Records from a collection
___

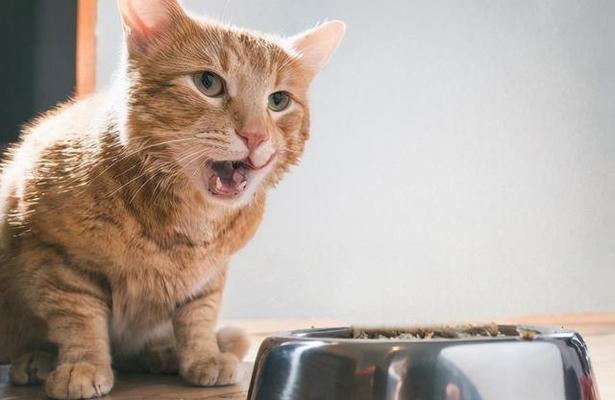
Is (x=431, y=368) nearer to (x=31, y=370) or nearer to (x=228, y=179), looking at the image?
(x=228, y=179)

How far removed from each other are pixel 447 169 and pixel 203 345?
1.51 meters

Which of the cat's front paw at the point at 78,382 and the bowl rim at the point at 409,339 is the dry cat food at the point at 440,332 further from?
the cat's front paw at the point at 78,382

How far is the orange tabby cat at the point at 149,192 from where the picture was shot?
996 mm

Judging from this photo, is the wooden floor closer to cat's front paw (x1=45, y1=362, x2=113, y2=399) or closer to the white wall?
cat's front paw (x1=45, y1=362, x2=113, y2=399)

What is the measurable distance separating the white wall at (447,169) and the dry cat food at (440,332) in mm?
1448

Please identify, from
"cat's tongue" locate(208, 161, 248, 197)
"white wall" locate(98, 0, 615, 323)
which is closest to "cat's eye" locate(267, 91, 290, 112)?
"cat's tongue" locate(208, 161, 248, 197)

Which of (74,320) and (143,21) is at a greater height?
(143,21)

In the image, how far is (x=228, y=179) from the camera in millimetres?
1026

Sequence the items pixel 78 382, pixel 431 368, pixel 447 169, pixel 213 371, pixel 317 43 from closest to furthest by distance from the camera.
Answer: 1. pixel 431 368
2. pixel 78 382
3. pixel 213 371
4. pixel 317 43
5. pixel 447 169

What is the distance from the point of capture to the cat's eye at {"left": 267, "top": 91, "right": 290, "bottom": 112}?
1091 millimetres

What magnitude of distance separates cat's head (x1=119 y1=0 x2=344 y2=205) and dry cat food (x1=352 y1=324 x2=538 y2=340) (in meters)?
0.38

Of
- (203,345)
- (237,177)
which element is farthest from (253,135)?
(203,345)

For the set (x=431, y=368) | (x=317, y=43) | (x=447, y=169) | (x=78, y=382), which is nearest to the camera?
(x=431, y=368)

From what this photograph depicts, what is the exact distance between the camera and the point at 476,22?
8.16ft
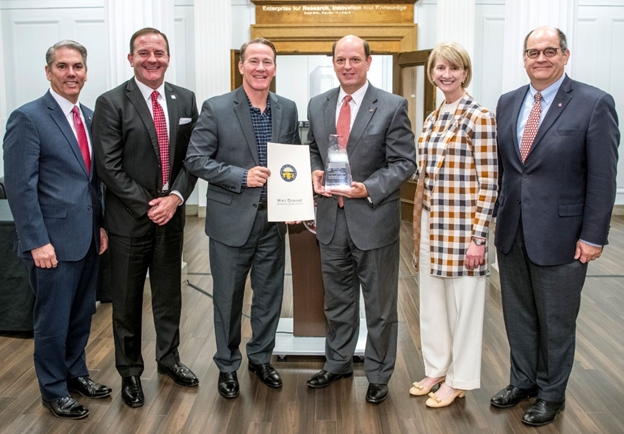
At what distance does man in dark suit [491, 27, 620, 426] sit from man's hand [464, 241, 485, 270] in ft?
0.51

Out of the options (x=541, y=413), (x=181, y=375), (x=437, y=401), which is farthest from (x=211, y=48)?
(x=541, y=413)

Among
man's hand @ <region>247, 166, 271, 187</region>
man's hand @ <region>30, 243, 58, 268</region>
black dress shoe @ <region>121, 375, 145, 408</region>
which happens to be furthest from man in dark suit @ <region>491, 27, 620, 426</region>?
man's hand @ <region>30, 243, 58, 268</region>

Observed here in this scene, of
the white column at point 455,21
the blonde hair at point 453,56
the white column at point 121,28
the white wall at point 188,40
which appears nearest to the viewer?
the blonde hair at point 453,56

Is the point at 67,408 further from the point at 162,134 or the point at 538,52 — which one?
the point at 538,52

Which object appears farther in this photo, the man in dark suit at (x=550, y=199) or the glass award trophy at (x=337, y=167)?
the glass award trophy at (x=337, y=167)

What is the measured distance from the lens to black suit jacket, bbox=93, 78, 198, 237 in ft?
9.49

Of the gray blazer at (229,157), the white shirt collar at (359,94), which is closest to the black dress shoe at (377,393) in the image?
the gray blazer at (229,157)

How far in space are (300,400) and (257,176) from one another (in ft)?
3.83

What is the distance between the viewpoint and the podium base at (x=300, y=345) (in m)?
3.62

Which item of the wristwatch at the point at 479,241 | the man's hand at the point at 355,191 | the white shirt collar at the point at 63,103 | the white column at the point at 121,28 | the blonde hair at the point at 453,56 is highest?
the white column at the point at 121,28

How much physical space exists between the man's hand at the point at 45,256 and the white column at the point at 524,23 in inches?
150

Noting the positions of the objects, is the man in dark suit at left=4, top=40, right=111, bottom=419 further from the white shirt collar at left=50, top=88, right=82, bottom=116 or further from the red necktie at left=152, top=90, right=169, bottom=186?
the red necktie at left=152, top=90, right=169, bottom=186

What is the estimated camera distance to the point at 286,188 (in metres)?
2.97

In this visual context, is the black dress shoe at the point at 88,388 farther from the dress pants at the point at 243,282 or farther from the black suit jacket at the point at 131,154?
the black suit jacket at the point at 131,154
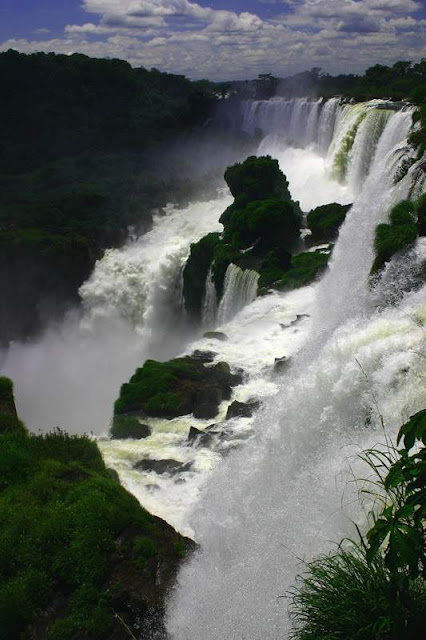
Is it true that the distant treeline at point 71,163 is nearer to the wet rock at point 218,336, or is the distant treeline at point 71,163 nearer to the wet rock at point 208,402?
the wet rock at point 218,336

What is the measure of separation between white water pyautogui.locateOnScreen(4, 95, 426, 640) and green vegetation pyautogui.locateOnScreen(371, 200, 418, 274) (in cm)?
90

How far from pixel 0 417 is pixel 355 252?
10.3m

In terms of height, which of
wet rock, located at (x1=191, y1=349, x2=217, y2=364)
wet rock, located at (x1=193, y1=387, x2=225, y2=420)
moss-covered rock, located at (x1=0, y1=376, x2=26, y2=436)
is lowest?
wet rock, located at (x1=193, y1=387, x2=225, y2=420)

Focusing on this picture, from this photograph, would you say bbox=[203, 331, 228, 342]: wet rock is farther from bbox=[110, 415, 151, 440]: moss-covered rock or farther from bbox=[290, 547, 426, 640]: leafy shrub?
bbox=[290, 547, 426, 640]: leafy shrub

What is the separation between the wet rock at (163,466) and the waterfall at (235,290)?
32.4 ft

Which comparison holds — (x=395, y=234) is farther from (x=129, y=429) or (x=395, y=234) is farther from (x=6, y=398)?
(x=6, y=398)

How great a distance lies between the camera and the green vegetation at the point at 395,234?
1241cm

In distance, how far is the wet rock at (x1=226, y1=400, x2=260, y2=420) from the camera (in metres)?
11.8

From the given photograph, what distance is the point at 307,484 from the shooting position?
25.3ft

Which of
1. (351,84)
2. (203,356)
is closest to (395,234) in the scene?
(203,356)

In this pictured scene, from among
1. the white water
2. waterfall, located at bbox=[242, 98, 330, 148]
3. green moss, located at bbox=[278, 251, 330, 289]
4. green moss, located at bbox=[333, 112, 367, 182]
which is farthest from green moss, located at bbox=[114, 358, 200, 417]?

___

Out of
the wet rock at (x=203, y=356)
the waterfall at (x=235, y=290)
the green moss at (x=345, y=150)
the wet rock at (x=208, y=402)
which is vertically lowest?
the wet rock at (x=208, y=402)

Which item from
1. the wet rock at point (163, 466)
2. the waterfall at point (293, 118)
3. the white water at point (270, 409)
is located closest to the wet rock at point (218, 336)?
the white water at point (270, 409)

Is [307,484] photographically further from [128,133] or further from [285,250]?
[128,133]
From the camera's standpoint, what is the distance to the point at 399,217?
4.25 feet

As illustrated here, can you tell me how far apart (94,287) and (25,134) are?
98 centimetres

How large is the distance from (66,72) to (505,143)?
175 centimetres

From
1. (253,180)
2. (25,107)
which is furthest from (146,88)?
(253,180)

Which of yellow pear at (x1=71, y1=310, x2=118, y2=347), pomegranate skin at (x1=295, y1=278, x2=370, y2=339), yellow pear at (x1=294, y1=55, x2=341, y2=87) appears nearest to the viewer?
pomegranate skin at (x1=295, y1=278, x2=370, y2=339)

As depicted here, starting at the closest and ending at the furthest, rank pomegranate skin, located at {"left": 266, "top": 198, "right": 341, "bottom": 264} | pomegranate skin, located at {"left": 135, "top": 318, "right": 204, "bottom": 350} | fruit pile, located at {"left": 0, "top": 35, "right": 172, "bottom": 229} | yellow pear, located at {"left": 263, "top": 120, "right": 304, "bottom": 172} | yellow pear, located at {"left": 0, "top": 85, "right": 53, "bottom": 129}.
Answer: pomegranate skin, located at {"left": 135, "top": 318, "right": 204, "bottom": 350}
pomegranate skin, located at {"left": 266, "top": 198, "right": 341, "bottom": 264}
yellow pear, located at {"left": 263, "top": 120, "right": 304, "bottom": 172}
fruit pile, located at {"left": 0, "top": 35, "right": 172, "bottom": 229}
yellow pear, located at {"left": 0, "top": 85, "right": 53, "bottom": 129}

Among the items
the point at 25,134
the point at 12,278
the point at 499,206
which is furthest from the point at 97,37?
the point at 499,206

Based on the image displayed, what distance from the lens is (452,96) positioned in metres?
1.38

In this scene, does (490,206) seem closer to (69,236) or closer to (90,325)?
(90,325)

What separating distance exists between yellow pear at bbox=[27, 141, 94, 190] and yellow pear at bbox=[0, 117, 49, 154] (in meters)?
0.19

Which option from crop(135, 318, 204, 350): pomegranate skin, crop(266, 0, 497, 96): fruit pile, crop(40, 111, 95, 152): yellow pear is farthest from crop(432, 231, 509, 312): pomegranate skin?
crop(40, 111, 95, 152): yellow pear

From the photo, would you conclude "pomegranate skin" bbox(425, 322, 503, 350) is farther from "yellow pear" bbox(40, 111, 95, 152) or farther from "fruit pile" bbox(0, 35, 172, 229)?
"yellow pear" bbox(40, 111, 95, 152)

___

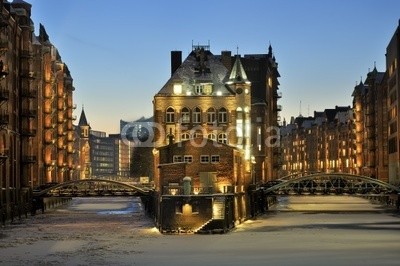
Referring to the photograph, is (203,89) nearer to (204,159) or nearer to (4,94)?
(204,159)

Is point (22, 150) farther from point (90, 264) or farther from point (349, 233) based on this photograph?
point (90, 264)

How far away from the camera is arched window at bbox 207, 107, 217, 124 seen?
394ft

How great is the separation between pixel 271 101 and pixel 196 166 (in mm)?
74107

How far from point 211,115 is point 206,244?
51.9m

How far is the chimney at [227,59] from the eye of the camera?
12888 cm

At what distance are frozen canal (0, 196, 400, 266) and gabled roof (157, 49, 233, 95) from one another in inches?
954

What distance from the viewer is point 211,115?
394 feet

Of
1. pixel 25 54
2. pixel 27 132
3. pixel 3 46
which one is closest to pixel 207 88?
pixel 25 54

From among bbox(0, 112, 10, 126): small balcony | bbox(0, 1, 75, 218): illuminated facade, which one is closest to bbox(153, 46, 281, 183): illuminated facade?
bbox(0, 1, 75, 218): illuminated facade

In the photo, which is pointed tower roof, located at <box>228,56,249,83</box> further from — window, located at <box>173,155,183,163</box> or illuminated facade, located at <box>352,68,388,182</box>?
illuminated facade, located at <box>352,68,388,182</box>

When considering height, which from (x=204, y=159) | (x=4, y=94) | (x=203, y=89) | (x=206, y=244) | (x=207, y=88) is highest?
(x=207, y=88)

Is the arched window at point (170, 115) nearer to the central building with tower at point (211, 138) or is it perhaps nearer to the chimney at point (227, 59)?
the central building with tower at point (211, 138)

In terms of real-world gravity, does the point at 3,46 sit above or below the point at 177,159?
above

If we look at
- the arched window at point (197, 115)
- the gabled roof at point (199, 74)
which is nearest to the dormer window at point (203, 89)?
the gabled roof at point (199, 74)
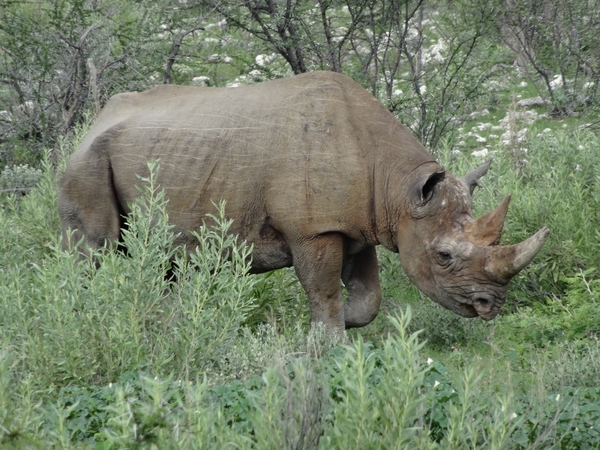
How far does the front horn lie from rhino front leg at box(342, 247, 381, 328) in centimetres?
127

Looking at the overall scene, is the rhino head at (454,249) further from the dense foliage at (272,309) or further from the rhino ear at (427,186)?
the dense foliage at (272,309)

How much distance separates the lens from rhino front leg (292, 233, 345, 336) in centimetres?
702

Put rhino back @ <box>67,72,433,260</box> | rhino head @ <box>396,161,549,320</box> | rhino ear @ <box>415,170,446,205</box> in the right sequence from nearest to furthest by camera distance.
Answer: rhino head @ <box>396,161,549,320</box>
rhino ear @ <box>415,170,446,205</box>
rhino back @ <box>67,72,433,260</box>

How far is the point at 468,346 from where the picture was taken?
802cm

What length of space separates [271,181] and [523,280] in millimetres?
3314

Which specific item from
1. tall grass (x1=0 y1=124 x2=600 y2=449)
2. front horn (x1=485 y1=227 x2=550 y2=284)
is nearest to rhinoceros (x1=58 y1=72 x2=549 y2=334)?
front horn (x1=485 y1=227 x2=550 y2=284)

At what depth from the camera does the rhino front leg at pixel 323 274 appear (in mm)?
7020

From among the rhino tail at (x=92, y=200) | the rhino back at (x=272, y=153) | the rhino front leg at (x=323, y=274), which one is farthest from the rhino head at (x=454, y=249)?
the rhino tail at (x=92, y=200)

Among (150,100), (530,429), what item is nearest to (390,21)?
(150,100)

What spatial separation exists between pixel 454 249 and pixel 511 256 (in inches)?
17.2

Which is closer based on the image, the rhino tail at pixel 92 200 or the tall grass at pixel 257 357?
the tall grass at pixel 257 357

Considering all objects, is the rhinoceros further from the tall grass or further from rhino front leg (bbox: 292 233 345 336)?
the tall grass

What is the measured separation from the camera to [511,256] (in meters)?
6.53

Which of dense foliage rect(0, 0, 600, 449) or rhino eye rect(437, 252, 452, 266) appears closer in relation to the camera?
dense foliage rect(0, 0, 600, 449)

___

Revise the material from the line with "Is [307,484] photographically" to the line with "98 centimetres" by putting "viewpoint" in place of "standpoint", and give only those lines with nothing else changed.

[Response]:
Is [307,484] photographically further from [128,133] or further from [285,250]?
[128,133]
From the camera's viewpoint, what is the distance to the point at 399,217?
4.25 feet

As illustrated here, can you tell me how far apart (94,287) and (25,134) are?
98 centimetres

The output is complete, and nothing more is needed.